Właściwa pomoc psychologiczna dla seniora
Od jakiegoś czasu zauważasz, że kondycja psychiczna Twojego podopiecznego jest gorsza. Widzisz, że coś go gnębi i dochodzisz do wniosku, że dobrym wyjściem byłaby wizyta u psychologa. Tylko jak zmotywować podopiecznego do podjęcia terapii? Pierwszym sposobem, jaki przychodzi do głowy w takiej sytuacji, jest rozmowa z rodziną seniora. Ma on jednak pewną wadę. Nawet jeśli uda Ci się przekonać bliskich podopiecznego i on za ich namową skorzysta z pomocy psychologa, to prawdopodobnie będzie to jeden jedyny raz. Chęć do podjęcia terapii powinna wyjść od samej osoby starszej – zewnętrzna motywacja się tutaj nie sprawdza. Co więc możesz zrobić? Delikatnie próbuj rozmawiać z seniorem o tym, co Cię niepokoi. Na początku nie musisz w ogóle wspominać o psychoterapii. Chodzi o to, by podopieczny zastanowił się nad tym, co czuje.
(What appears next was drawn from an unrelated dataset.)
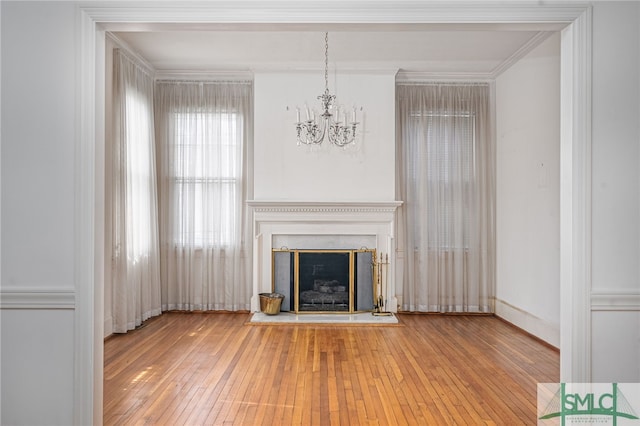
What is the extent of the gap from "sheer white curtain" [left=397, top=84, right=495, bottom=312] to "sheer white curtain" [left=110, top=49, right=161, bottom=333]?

Jeśli otoczenie będzie wyrażać troskę o niego, łatwiej zrozumie, że jego uczucia nie są normalnym etapem starzenia.
Jakie korzyści daje pomoc psychologiczna?
- Zapewnia pacjentowi emocjonalną ulgę i zapewnia profesjonalne wsparcie,
- przyczynia się do zwiększenia poczucia własnej wartości,
- ułatwia zrozumienie siebie i relacji z innymi osobami,
- daje komfort bycia wysłuchanym i zrozumianym.
Terapia pomaga spojrzeć na swoje dotychczasowe życie z pozycji obserwatora, pogodzić się z przeszłością i zaakceptować ją. Warto więc na początku porozmawiać z podopiecznym o jego uczuciach i delikatnie nakierować go na ten pomysł. Jeśli senior jest świadomy swoich problemów i sam podejmie decyzję o terapii, pomoc psychologiczna może zdziałać cuda.